融資した先の事業が思ったように伸びないケースもありますし、クラウドファンディング運営会社そのものが倒産してしまうリスクも想定されます。

プロジェクトを立ち上げた側のメリットとは

1. プロジェクトに必要な資金の不足分を補ってもらえる

一番はやはり不足している資金を補ってもらえるということでしょう。

2. 自分のプロジェクトに賛同してもらえる

自分のプロジェクトに関心を持ってもらえたり、理解してもらえたりするということは、そのプロジェクトを立ち上げた方にとってはとても嬉しく、モチベーション維持につながるでしょう。
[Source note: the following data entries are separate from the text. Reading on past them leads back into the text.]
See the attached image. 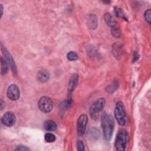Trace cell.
<instances>
[{
	"label": "cell",
	"instance_id": "5",
	"mask_svg": "<svg viewBox=\"0 0 151 151\" xmlns=\"http://www.w3.org/2000/svg\"><path fill=\"white\" fill-rule=\"evenodd\" d=\"M106 104V100L104 98H100L97 99L93 104L91 106L90 112L91 117L93 119H96L97 117V114L103 110Z\"/></svg>",
	"mask_w": 151,
	"mask_h": 151
},
{
	"label": "cell",
	"instance_id": "1",
	"mask_svg": "<svg viewBox=\"0 0 151 151\" xmlns=\"http://www.w3.org/2000/svg\"><path fill=\"white\" fill-rule=\"evenodd\" d=\"M101 120L104 138L106 140L109 141L112 137L114 130V120L111 116L106 113L102 115Z\"/></svg>",
	"mask_w": 151,
	"mask_h": 151
},
{
	"label": "cell",
	"instance_id": "4",
	"mask_svg": "<svg viewBox=\"0 0 151 151\" xmlns=\"http://www.w3.org/2000/svg\"><path fill=\"white\" fill-rule=\"evenodd\" d=\"M38 106L39 109L43 113H48L50 112L53 107L52 100L47 96L42 97L38 101Z\"/></svg>",
	"mask_w": 151,
	"mask_h": 151
},
{
	"label": "cell",
	"instance_id": "25",
	"mask_svg": "<svg viewBox=\"0 0 151 151\" xmlns=\"http://www.w3.org/2000/svg\"><path fill=\"white\" fill-rule=\"evenodd\" d=\"M138 58H139V55H138V54H137V53H136V52H135L134 54V61H136V60H137V59H138Z\"/></svg>",
	"mask_w": 151,
	"mask_h": 151
},
{
	"label": "cell",
	"instance_id": "15",
	"mask_svg": "<svg viewBox=\"0 0 151 151\" xmlns=\"http://www.w3.org/2000/svg\"><path fill=\"white\" fill-rule=\"evenodd\" d=\"M73 105V100L71 98H69L68 100H65L60 103V108L61 110H66L70 109Z\"/></svg>",
	"mask_w": 151,
	"mask_h": 151
},
{
	"label": "cell",
	"instance_id": "14",
	"mask_svg": "<svg viewBox=\"0 0 151 151\" xmlns=\"http://www.w3.org/2000/svg\"><path fill=\"white\" fill-rule=\"evenodd\" d=\"M104 20H105L106 22L107 23V24L109 26H110L111 28L116 26L117 22L110 13H106L104 14Z\"/></svg>",
	"mask_w": 151,
	"mask_h": 151
},
{
	"label": "cell",
	"instance_id": "23",
	"mask_svg": "<svg viewBox=\"0 0 151 151\" xmlns=\"http://www.w3.org/2000/svg\"><path fill=\"white\" fill-rule=\"evenodd\" d=\"M77 147L78 150L83 151L84 150V146L81 140H78L77 142Z\"/></svg>",
	"mask_w": 151,
	"mask_h": 151
},
{
	"label": "cell",
	"instance_id": "9",
	"mask_svg": "<svg viewBox=\"0 0 151 151\" xmlns=\"http://www.w3.org/2000/svg\"><path fill=\"white\" fill-rule=\"evenodd\" d=\"M2 52H3V54L5 56L4 57L7 63L10 65L11 70H12V71L14 73L17 74V67H16V65L15 64V62H14V61L12 58V57L11 56L10 53L8 51V50L5 48H2Z\"/></svg>",
	"mask_w": 151,
	"mask_h": 151
},
{
	"label": "cell",
	"instance_id": "21",
	"mask_svg": "<svg viewBox=\"0 0 151 151\" xmlns=\"http://www.w3.org/2000/svg\"><path fill=\"white\" fill-rule=\"evenodd\" d=\"M111 31L112 35H113L114 37L118 38V37H119L120 36V35H121V32H120V31L119 28H117L116 26V27H113V28H111Z\"/></svg>",
	"mask_w": 151,
	"mask_h": 151
},
{
	"label": "cell",
	"instance_id": "20",
	"mask_svg": "<svg viewBox=\"0 0 151 151\" xmlns=\"http://www.w3.org/2000/svg\"><path fill=\"white\" fill-rule=\"evenodd\" d=\"M67 58L69 61H75L78 58V55L74 51H70L67 54Z\"/></svg>",
	"mask_w": 151,
	"mask_h": 151
},
{
	"label": "cell",
	"instance_id": "26",
	"mask_svg": "<svg viewBox=\"0 0 151 151\" xmlns=\"http://www.w3.org/2000/svg\"><path fill=\"white\" fill-rule=\"evenodd\" d=\"M0 104H1V109H3V105L4 104V103L2 101V100H1V103Z\"/></svg>",
	"mask_w": 151,
	"mask_h": 151
},
{
	"label": "cell",
	"instance_id": "22",
	"mask_svg": "<svg viewBox=\"0 0 151 151\" xmlns=\"http://www.w3.org/2000/svg\"><path fill=\"white\" fill-rule=\"evenodd\" d=\"M150 14H151V11L150 9H148L147 10H146L144 14V17L145 19L149 24H150Z\"/></svg>",
	"mask_w": 151,
	"mask_h": 151
},
{
	"label": "cell",
	"instance_id": "8",
	"mask_svg": "<svg viewBox=\"0 0 151 151\" xmlns=\"http://www.w3.org/2000/svg\"><path fill=\"white\" fill-rule=\"evenodd\" d=\"M16 122V117L15 114L12 111L5 113L2 117V122L6 126H13Z\"/></svg>",
	"mask_w": 151,
	"mask_h": 151
},
{
	"label": "cell",
	"instance_id": "16",
	"mask_svg": "<svg viewBox=\"0 0 151 151\" xmlns=\"http://www.w3.org/2000/svg\"><path fill=\"white\" fill-rule=\"evenodd\" d=\"M1 74L5 75L8 72V64L5 58L2 57L1 58Z\"/></svg>",
	"mask_w": 151,
	"mask_h": 151
},
{
	"label": "cell",
	"instance_id": "17",
	"mask_svg": "<svg viewBox=\"0 0 151 151\" xmlns=\"http://www.w3.org/2000/svg\"><path fill=\"white\" fill-rule=\"evenodd\" d=\"M122 50H121V47L120 44L116 43L114 44L113 46V54L115 56V57H120V54L122 53Z\"/></svg>",
	"mask_w": 151,
	"mask_h": 151
},
{
	"label": "cell",
	"instance_id": "11",
	"mask_svg": "<svg viewBox=\"0 0 151 151\" xmlns=\"http://www.w3.org/2000/svg\"><path fill=\"white\" fill-rule=\"evenodd\" d=\"M38 80L41 83L47 82L50 78V74L47 70H40L38 73Z\"/></svg>",
	"mask_w": 151,
	"mask_h": 151
},
{
	"label": "cell",
	"instance_id": "13",
	"mask_svg": "<svg viewBox=\"0 0 151 151\" xmlns=\"http://www.w3.org/2000/svg\"><path fill=\"white\" fill-rule=\"evenodd\" d=\"M87 24L90 29H96L97 25V19L96 17L92 14L90 15L87 19Z\"/></svg>",
	"mask_w": 151,
	"mask_h": 151
},
{
	"label": "cell",
	"instance_id": "3",
	"mask_svg": "<svg viewBox=\"0 0 151 151\" xmlns=\"http://www.w3.org/2000/svg\"><path fill=\"white\" fill-rule=\"evenodd\" d=\"M114 116L120 125L124 126L126 124L125 108L122 101H118L116 103L114 109Z\"/></svg>",
	"mask_w": 151,
	"mask_h": 151
},
{
	"label": "cell",
	"instance_id": "19",
	"mask_svg": "<svg viewBox=\"0 0 151 151\" xmlns=\"http://www.w3.org/2000/svg\"><path fill=\"white\" fill-rule=\"evenodd\" d=\"M119 83L117 81H114L110 85L108 86V90L107 91L110 93H113L118 87Z\"/></svg>",
	"mask_w": 151,
	"mask_h": 151
},
{
	"label": "cell",
	"instance_id": "18",
	"mask_svg": "<svg viewBox=\"0 0 151 151\" xmlns=\"http://www.w3.org/2000/svg\"><path fill=\"white\" fill-rule=\"evenodd\" d=\"M44 139L47 142L51 143L55 140V136L51 133H47L44 136Z\"/></svg>",
	"mask_w": 151,
	"mask_h": 151
},
{
	"label": "cell",
	"instance_id": "10",
	"mask_svg": "<svg viewBox=\"0 0 151 151\" xmlns=\"http://www.w3.org/2000/svg\"><path fill=\"white\" fill-rule=\"evenodd\" d=\"M78 76L77 74H73L70 77L68 82V94L69 97L71 96L72 93L73 92L74 90L76 87L77 84L78 83Z\"/></svg>",
	"mask_w": 151,
	"mask_h": 151
},
{
	"label": "cell",
	"instance_id": "7",
	"mask_svg": "<svg viewBox=\"0 0 151 151\" xmlns=\"http://www.w3.org/2000/svg\"><path fill=\"white\" fill-rule=\"evenodd\" d=\"M6 94L10 100H17L19 98V89L16 84H11L7 89Z\"/></svg>",
	"mask_w": 151,
	"mask_h": 151
},
{
	"label": "cell",
	"instance_id": "6",
	"mask_svg": "<svg viewBox=\"0 0 151 151\" xmlns=\"http://www.w3.org/2000/svg\"><path fill=\"white\" fill-rule=\"evenodd\" d=\"M87 120H88V117L86 114H82L79 117L77 120V133L78 136H81L84 134L85 132Z\"/></svg>",
	"mask_w": 151,
	"mask_h": 151
},
{
	"label": "cell",
	"instance_id": "12",
	"mask_svg": "<svg viewBox=\"0 0 151 151\" xmlns=\"http://www.w3.org/2000/svg\"><path fill=\"white\" fill-rule=\"evenodd\" d=\"M44 127L46 130L52 132L57 129V125L55 122L51 120H47L44 123Z\"/></svg>",
	"mask_w": 151,
	"mask_h": 151
},
{
	"label": "cell",
	"instance_id": "2",
	"mask_svg": "<svg viewBox=\"0 0 151 151\" xmlns=\"http://www.w3.org/2000/svg\"><path fill=\"white\" fill-rule=\"evenodd\" d=\"M129 140V135L127 131L121 129L119 131L114 143L116 149L119 151L124 150Z\"/></svg>",
	"mask_w": 151,
	"mask_h": 151
},
{
	"label": "cell",
	"instance_id": "24",
	"mask_svg": "<svg viewBox=\"0 0 151 151\" xmlns=\"http://www.w3.org/2000/svg\"><path fill=\"white\" fill-rule=\"evenodd\" d=\"M15 150H29V149L25 146L19 145V146H18Z\"/></svg>",
	"mask_w": 151,
	"mask_h": 151
}]
</instances>
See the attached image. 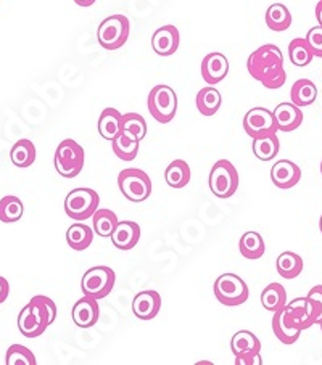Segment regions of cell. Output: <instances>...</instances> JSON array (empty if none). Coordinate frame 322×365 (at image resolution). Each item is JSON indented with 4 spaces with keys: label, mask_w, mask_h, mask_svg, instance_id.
Wrapping results in <instances>:
<instances>
[{
    "label": "cell",
    "mask_w": 322,
    "mask_h": 365,
    "mask_svg": "<svg viewBox=\"0 0 322 365\" xmlns=\"http://www.w3.org/2000/svg\"><path fill=\"white\" fill-rule=\"evenodd\" d=\"M247 69L250 76L266 89L276 91L286 84L287 73L283 69V55L274 43H264L248 56Z\"/></svg>",
    "instance_id": "6da1fadb"
},
{
    "label": "cell",
    "mask_w": 322,
    "mask_h": 365,
    "mask_svg": "<svg viewBox=\"0 0 322 365\" xmlns=\"http://www.w3.org/2000/svg\"><path fill=\"white\" fill-rule=\"evenodd\" d=\"M56 319V306L50 298L37 294L23 307L18 316V329L26 338H37L46 333Z\"/></svg>",
    "instance_id": "7a4b0ae2"
},
{
    "label": "cell",
    "mask_w": 322,
    "mask_h": 365,
    "mask_svg": "<svg viewBox=\"0 0 322 365\" xmlns=\"http://www.w3.org/2000/svg\"><path fill=\"white\" fill-rule=\"evenodd\" d=\"M86 153L81 145L73 138H65L59 143L54 156L56 173L65 179H74L84 168Z\"/></svg>",
    "instance_id": "3957f363"
},
{
    "label": "cell",
    "mask_w": 322,
    "mask_h": 365,
    "mask_svg": "<svg viewBox=\"0 0 322 365\" xmlns=\"http://www.w3.org/2000/svg\"><path fill=\"white\" fill-rule=\"evenodd\" d=\"M147 108L156 123H171L178 113V96L169 86H155L149 93Z\"/></svg>",
    "instance_id": "277c9868"
},
{
    "label": "cell",
    "mask_w": 322,
    "mask_h": 365,
    "mask_svg": "<svg viewBox=\"0 0 322 365\" xmlns=\"http://www.w3.org/2000/svg\"><path fill=\"white\" fill-rule=\"evenodd\" d=\"M238 171L229 160H219L213 165L208 178L210 190L221 200L231 198L238 190Z\"/></svg>",
    "instance_id": "5b68a950"
},
{
    "label": "cell",
    "mask_w": 322,
    "mask_h": 365,
    "mask_svg": "<svg viewBox=\"0 0 322 365\" xmlns=\"http://www.w3.org/2000/svg\"><path fill=\"white\" fill-rule=\"evenodd\" d=\"M99 205L100 197L96 190L86 187L74 188L65 198V212L68 217L81 222L92 217L99 210Z\"/></svg>",
    "instance_id": "8992f818"
},
{
    "label": "cell",
    "mask_w": 322,
    "mask_h": 365,
    "mask_svg": "<svg viewBox=\"0 0 322 365\" xmlns=\"http://www.w3.org/2000/svg\"><path fill=\"white\" fill-rule=\"evenodd\" d=\"M131 23L128 16L111 15L100 23L97 29V41L105 50L121 48L129 39Z\"/></svg>",
    "instance_id": "52a82bcc"
},
{
    "label": "cell",
    "mask_w": 322,
    "mask_h": 365,
    "mask_svg": "<svg viewBox=\"0 0 322 365\" xmlns=\"http://www.w3.org/2000/svg\"><path fill=\"white\" fill-rule=\"evenodd\" d=\"M118 187L124 198H128L132 203H142L151 195V179L142 169H123L118 174Z\"/></svg>",
    "instance_id": "ba28073f"
},
{
    "label": "cell",
    "mask_w": 322,
    "mask_h": 365,
    "mask_svg": "<svg viewBox=\"0 0 322 365\" xmlns=\"http://www.w3.org/2000/svg\"><path fill=\"white\" fill-rule=\"evenodd\" d=\"M213 292L219 303L227 307H237L247 303L250 294L247 283L236 274H223L218 277L213 285Z\"/></svg>",
    "instance_id": "9c48e42d"
},
{
    "label": "cell",
    "mask_w": 322,
    "mask_h": 365,
    "mask_svg": "<svg viewBox=\"0 0 322 365\" xmlns=\"http://www.w3.org/2000/svg\"><path fill=\"white\" fill-rule=\"evenodd\" d=\"M116 282L115 270L109 266H96L87 270L81 280V289L87 297L104 299L113 292Z\"/></svg>",
    "instance_id": "30bf717a"
},
{
    "label": "cell",
    "mask_w": 322,
    "mask_h": 365,
    "mask_svg": "<svg viewBox=\"0 0 322 365\" xmlns=\"http://www.w3.org/2000/svg\"><path fill=\"white\" fill-rule=\"evenodd\" d=\"M231 349L236 365H261V341L255 333L238 330L231 339Z\"/></svg>",
    "instance_id": "8fae6325"
},
{
    "label": "cell",
    "mask_w": 322,
    "mask_h": 365,
    "mask_svg": "<svg viewBox=\"0 0 322 365\" xmlns=\"http://www.w3.org/2000/svg\"><path fill=\"white\" fill-rule=\"evenodd\" d=\"M243 129L251 140L258 137L277 134V130H279L274 113L261 108V106H256V108L247 111V115L243 116Z\"/></svg>",
    "instance_id": "7c38bea8"
},
{
    "label": "cell",
    "mask_w": 322,
    "mask_h": 365,
    "mask_svg": "<svg viewBox=\"0 0 322 365\" xmlns=\"http://www.w3.org/2000/svg\"><path fill=\"white\" fill-rule=\"evenodd\" d=\"M201 78H203L208 86H216L221 81H224L227 73H229V60L226 55L219 52L208 53L203 60H201Z\"/></svg>",
    "instance_id": "4fadbf2b"
},
{
    "label": "cell",
    "mask_w": 322,
    "mask_h": 365,
    "mask_svg": "<svg viewBox=\"0 0 322 365\" xmlns=\"http://www.w3.org/2000/svg\"><path fill=\"white\" fill-rule=\"evenodd\" d=\"M181 43L179 29L174 24H166L155 31L151 36V48L160 56H171L178 52Z\"/></svg>",
    "instance_id": "5bb4252c"
},
{
    "label": "cell",
    "mask_w": 322,
    "mask_h": 365,
    "mask_svg": "<svg viewBox=\"0 0 322 365\" xmlns=\"http://www.w3.org/2000/svg\"><path fill=\"white\" fill-rule=\"evenodd\" d=\"M311 319V304H309L308 297L295 298L283 307V320L296 330H308L311 329L309 325Z\"/></svg>",
    "instance_id": "9a60e30c"
},
{
    "label": "cell",
    "mask_w": 322,
    "mask_h": 365,
    "mask_svg": "<svg viewBox=\"0 0 322 365\" xmlns=\"http://www.w3.org/2000/svg\"><path fill=\"white\" fill-rule=\"evenodd\" d=\"M161 309V294L155 289H145L132 299V312L139 320H154Z\"/></svg>",
    "instance_id": "2e32d148"
},
{
    "label": "cell",
    "mask_w": 322,
    "mask_h": 365,
    "mask_svg": "<svg viewBox=\"0 0 322 365\" xmlns=\"http://www.w3.org/2000/svg\"><path fill=\"white\" fill-rule=\"evenodd\" d=\"M71 317L73 322L78 325L79 329H91V327L99 322L100 317L99 299L84 294V297L73 306Z\"/></svg>",
    "instance_id": "e0dca14e"
},
{
    "label": "cell",
    "mask_w": 322,
    "mask_h": 365,
    "mask_svg": "<svg viewBox=\"0 0 322 365\" xmlns=\"http://www.w3.org/2000/svg\"><path fill=\"white\" fill-rule=\"evenodd\" d=\"M301 179V169L293 161L281 160L271 168V180L281 190H288L295 187Z\"/></svg>",
    "instance_id": "ac0fdd59"
},
{
    "label": "cell",
    "mask_w": 322,
    "mask_h": 365,
    "mask_svg": "<svg viewBox=\"0 0 322 365\" xmlns=\"http://www.w3.org/2000/svg\"><path fill=\"white\" fill-rule=\"evenodd\" d=\"M110 238L118 250L129 251L141 240V225L134 221H119Z\"/></svg>",
    "instance_id": "d6986e66"
},
{
    "label": "cell",
    "mask_w": 322,
    "mask_h": 365,
    "mask_svg": "<svg viewBox=\"0 0 322 365\" xmlns=\"http://www.w3.org/2000/svg\"><path fill=\"white\" fill-rule=\"evenodd\" d=\"M274 118L277 128L282 132L296 130L303 123V113L300 106L292 102H282L274 108Z\"/></svg>",
    "instance_id": "ffe728a7"
},
{
    "label": "cell",
    "mask_w": 322,
    "mask_h": 365,
    "mask_svg": "<svg viewBox=\"0 0 322 365\" xmlns=\"http://www.w3.org/2000/svg\"><path fill=\"white\" fill-rule=\"evenodd\" d=\"M123 132V115L116 108H105L99 118V134L105 140H115Z\"/></svg>",
    "instance_id": "44dd1931"
},
{
    "label": "cell",
    "mask_w": 322,
    "mask_h": 365,
    "mask_svg": "<svg viewBox=\"0 0 322 365\" xmlns=\"http://www.w3.org/2000/svg\"><path fill=\"white\" fill-rule=\"evenodd\" d=\"M139 143H141V140H139L136 135H132L128 130H123L115 140H111V148L113 153H115L119 160L129 163L132 160H136V156L139 155Z\"/></svg>",
    "instance_id": "7402d4cb"
},
{
    "label": "cell",
    "mask_w": 322,
    "mask_h": 365,
    "mask_svg": "<svg viewBox=\"0 0 322 365\" xmlns=\"http://www.w3.org/2000/svg\"><path fill=\"white\" fill-rule=\"evenodd\" d=\"M303 267H305L303 257L293 253V251H283V253L277 257V261H276L277 274H279L282 279H286V280L296 279V277L303 272Z\"/></svg>",
    "instance_id": "603a6c76"
},
{
    "label": "cell",
    "mask_w": 322,
    "mask_h": 365,
    "mask_svg": "<svg viewBox=\"0 0 322 365\" xmlns=\"http://www.w3.org/2000/svg\"><path fill=\"white\" fill-rule=\"evenodd\" d=\"M264 21L271 31L282 33V31H287L292 26V14L283 4H273L266 10Z\"/></svg>",
    "instance_id": "cb8c5ba5"
},
{
    "label": "cell",
    "mask_w": 322,
    "mask_h": 365,
    "mask_svg": "<svg viewBox=\"0 0 322 365\" xmlns=\"http://www.w3.org/2000/svg\"><path fill=\"white\" fill-rule=\"evenodd\" d=\"M238 251L245 259H260L261 256H264V251H266V243H264L263 237L258 232L250 230L240 237Z\"/></svg>",
    "instance_id": "d4e9b609"
},
{
    "label": "cell",
    "mask_w": 322,
    "mask_h": 365,
    "mask_svg": "<svg viewBox=\"0 0 322 365\" xmlns=\"http://www.w3.org/2000/svg\"><path fill=\"white\" fill-rule=\"evenodd\" d=\"M221 103H223V97L218 89H214L213 86H206L203 89H200L197 93V98H195V105H197V110L200 115L203 116H213L216 115L221 108Z\"/></svg>",
    "instance_id": "484cf974"
},
{
    "label": "cell",
    "mask_w": 322,
    "mask_h": 365,
    "mask_svg": "<svg viewBox=\"0 0 322 365\" xmlns=\"http://www.w3.org/2000/svg\"><path fill=\"white\" fill-rule=\"evenodd\" d=\"M94 232L92 227L86 225L83 222L73 224L71 227L66 230V243L68 247L74 251H84L91 247L94 240Z\"/></svg>",
    "instance_id": "4316f807"
},
{
    "label": "cell",
    "mask_w": 322,
    "mask_h": 365,
    "mask_svg": "<svg viewBox=\"0 0 322 365\" xmlns=\"http://www.w3.org/2000/svg\"><path fill=\"white\" fill-rule=\"evenodd\" d=\"M318 98V87L309 79H298L290 89V100L296 106H309Z\"/></svg>",
    "instance_id": "83f0119b"
},
{
    "label": "cell",
    "mask_w": 322,
    "mask_h": 365,
    "mask_svg": "<svg viewBox=\"0 0 322 365\" xmlns=\"http://www.w3.org/2000/svg\"><path fill=\"white\" fill-rule=\"evenodd\" d=\"M191 166L184 160H174L173 163H169L165 171L166 184L171 188H184L191 182Z\"/></svg>",
    "instance_id": "f1b7e54d"
},
{
    "label": "cell",
    "mask_w": 322,
    "mask_h": 365,
    "mask_svg": "<svg viewBox=\"0 0 322 365\" xmlns=\"http://www.w3.org/2000/svg\"><path fill=\"white\" fill-rule=\"evenodd\" d=\"M36 156H37V152H36L34 143L28 140V138H21V140H18L10 150V160L16 168L33 166V163L36 161Z\"/></svg>",
    "instance_id": "f546056e"
},
{
    "label": "cell",
    "mask_w": 322,
    "mask_h": 365,
    "mask_svg": "<svg viewBox=\"0 0 322 365\" xmlns=\"http://www.w3.org/2000/svg\"><path fill=\"white\" fill-rule=\"evenodd\" d=\"M251 148H253V153L258 160L273 161L277 156V153H279L281 142L279 138H277V134H271V135L253 138V142H251Z\"/></svg>",
    "instance_id": "4dcf8cb0"
},
{
    "label": "cell",
    "mask_w": 322,
    "mask_h": 365,
    "mask_svg": "<svg viewBox=\"0 0 322 365\" xmlns=\"http://www.w3.org/2000/svg\"><path fill=\"white\" fill-rule=\"evenodd\" d=\"M261 304L264 309L276 312L286 307L287 304V292L281 283H269L261 293Z\"/></svg>",
    "instance_id": "1f68e13d"
},
{
    "label": "cell",
    "mask_w": 322,
    "mask_h": 365,
    "mask_svg": "<svg viewBox=\"0 0 322 365\" xmlns=\"http://www.w3.org/2000/svg\"><path fill=\"white\" fill-rule=\"evenodd\" d=\"M288 58L295 66H298V68L308 66L309 63L313 61V58H314L313 50H311V47L308 46L305 37H295L293 41H290V43H288Z\"/></svg>",
    "instance_id": "d6a6232c"
},
{
    "label": "cell",
    "mask_w": 322,
    "mask_h": 365,
    "mask_svg": "<svg viewBox=\"0 0 322 365\" xmlns=\"http://www.w3.org/2000/svg\"><path fill=\"white\" fill-rule=\"evenodd\" d=\"M94 219V232L99 237H111L113 230L116 229V225L119 222V219L115 212H113L111 210H106V207H104V210H97L96 214L92 216Z\"/></svg>",
    "instance_id": "836d02e7"
},
{
    "label": "cell",
    "mask_w": 322,
    "mask_h": 365,
    "mask_svg": "<svg viewBox=\"0 0 322 365\" xmlns=\"http://www.w3.org/2000/svg\"><path fill=\"white\" fill-rule=\"evenodd\" d=\"M24 214V205L23 201L14 197V195H9V197H4L0 200V221L5 224L18 222L23 217Z\"/></svg>",
    "instance_id": "e575fe53"
},
{
    "label": "cell",
    "mask_w": 322,
    "mask_h": 365,
    "mask_svg": "<svg viewBox=\"0 0 322 365\" xmlns=\"http://www.w3.org/2000/svg\"><path fill=\"white\" fill-rule=\"evenodd\" d=\"M273 331L276 338L279 339L281 343L283 344H293L296 343V339L300 338L301 335V330H296L292 329L286 320H283V307L279 311L274 312V317H273Z\"/></svg>",
    "instance_id": "d590c367"
},
{
    "label": "cell",
    "mask_w": 322,
    "mask_h": 365,
    "mask_svg": "<svg viewBox=\"0 0 322 365\" xmlns=\"http://www.w3.org/2000/svg\"><path fill=\"white\" fill-rule=\"evenodd\" d=\"M5 364L7 365H36L37 359L33 351L28 349L26 346L11 344L5 354Z\"/></svg>",
    "instance_id": "8d00e7d4"
},
{
    "label": "cell",
    "mask_w": 322,
    "mask_h": 365,
    "mask_svg": "<svg viewBox=\"0 0 322 365\" xmlns=\"http://www.w3.org/2000/svg\"><path fill=\"white\" fill-rule=\"evenodd\" d=\"M123 130H128L139 140H144L147 137V121L139 113H126L123 115Z\"/></svg>",
    "instance_id": "74e56055"
},
{
    "label": "cell",
    "mask_w": 322,
    "mask_h": 365,
    "mask_svg": "<svg viewBox=\"0 0 322 365\" xmlns=\"http://www.w3.org/2000/svg\"><path fill=\"white\" fill-rule=\"evenodd\" d=\"M311 304V319H309V325H316L322 322V285H316L309 293L306 294Z\"/></svg>",
    "instance_id": "f35d334b"
},
{
    "label": "cell",
    "mask_w": 322,
    "mask_h": 365,
    "mask_svg": "<svg viewBox=\"0 0 322 365\" xmlns=\"http://www.w3.org/2000/svg\"><path fill=\"white\" fill-rule=\"evenodd\" d=\"M305 39L308 46L311 47L313 55L318 56V58H322V26L318 24V26L309 29Z\"/></svg>",
    "instance_id": "ab89813d"
},
{
    "label": "cell",
    "mask_w": 322,
    "mask_h": 365,
    "mask_svg": "<svg viewBox=\"0 0 322 365\" xmlns=\"http://www.w3.org/2000/svg\"><path fill=\"white\" fill-rule=\"evenodd\" d=\"M10 294V283L5 277H0V304L5 303Z\"/></svg>",
    "instance_id": "60d3db41"
},
{
    "label": "cell",
    "mask_w": 322,
    "mask_h": 365,
    "mask_svg": "<svg viewBox=\"0 0 322 365\" xmlns=\"http://www.w3.org/2000/svg\"><path fill=\"white\" fill-rule=\"evenodd\" d=\"M316 20H318L319 26H322V0H319L318 5H316Z\"/></svg>",
    "instance_id": "b9f144b4"
},
{
    "label": "cell",
    "mask_w": 322,
    "mask_h": 365,
    "mask_svg": "<svg viewBox=\"0 0 322 365\" xmlns=\"http://www.w3.org/2000/svg\"><path fill=\"white\" fill-rule=\"evenodd\" d=\"M96 2L97 0H74V4L79 5V7H92Z\"/></svg>",
    "instance_id": "7bdbcfd3"
},
{
    "label": "cell",
    "mask_w": 322,
    "mask_h": 365,
    "mask_svg": "<svg viewBox=\"0 0 322 365\" xmlns=\"http://www.w3.org/2000/svg\"><path fill=\"white\" fill-rule=\"evenodd\" d=\"M319 230H321V234H322V216L319 219Z\"/></svg>",
    "instance_id": "ee69618b"
},
{
    "label": "cell",
    "mask_w": 322,
    "mask_h": 365,
    "mask_svg": "<svg viewBox=\"0 0 322 365\" xmlns=\"http://www.w3.org/2000/svg\"><path fill=\"white\" fill-rule=\"evenodd\" d=\"M321 174H322V161H321Z\"/></svg>",
    "instance_id": "f6af8a7d"
},
{
    "label": "cell",
    "mask_w": 322,
    "mask_h": 365,
    "mask_svg": "<svg viewBox=\"0 0 322 365\" xmlns=\"http://www.w3.org/2000/svg\"><path fill=\"white\" fill-rule=\"evenodd\" d=\"M319 327H321V330H322V322H321V324H319Z\"/></svg>",
    "instance_id": "bcb514c9"
}]
</instances>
3. プロジェクトが終わった後もファンでいてもらえるかもしれない プロジェクトが成功しても、あるいは残念な結果になってしまったという場合でも、投資をしてくれた方はその後もファンでいてくれる可能性が高いです。

プロジェクトを立ち上げた側のデメリットとは

出資者の不安を解消する努力が必要

投資について理解している出資者やおおらかな出資者であれば、プロジェクトの進展を遠くから見守っていてくれそうです。

しかし、出資した以上はかなり厳しく経過を監視するタイプの出資者もいます。そのような出資者の不安を解消するために、プロジェクト進行中の情報公開なども必要になるでしょう。手間を惜しまない姿勢が重要といえるかもしれません。

まとめ

クラウドファンディングは夢を直接的に叶えたい人と、その夢に投資というかたちで間接的に特別な何かを得ようという人を結びつける仕組みです。必ずしも成功するわけではないというのは夢のひとつの姿であり、同じことが投資にもいえます。

しかしクラウドファンディングを通した結びつきで、多くの人が直接的に、あるいは間接的に夢を持ち叶えていくことで日本経済がより活性化されて行くことを願いたいものですね。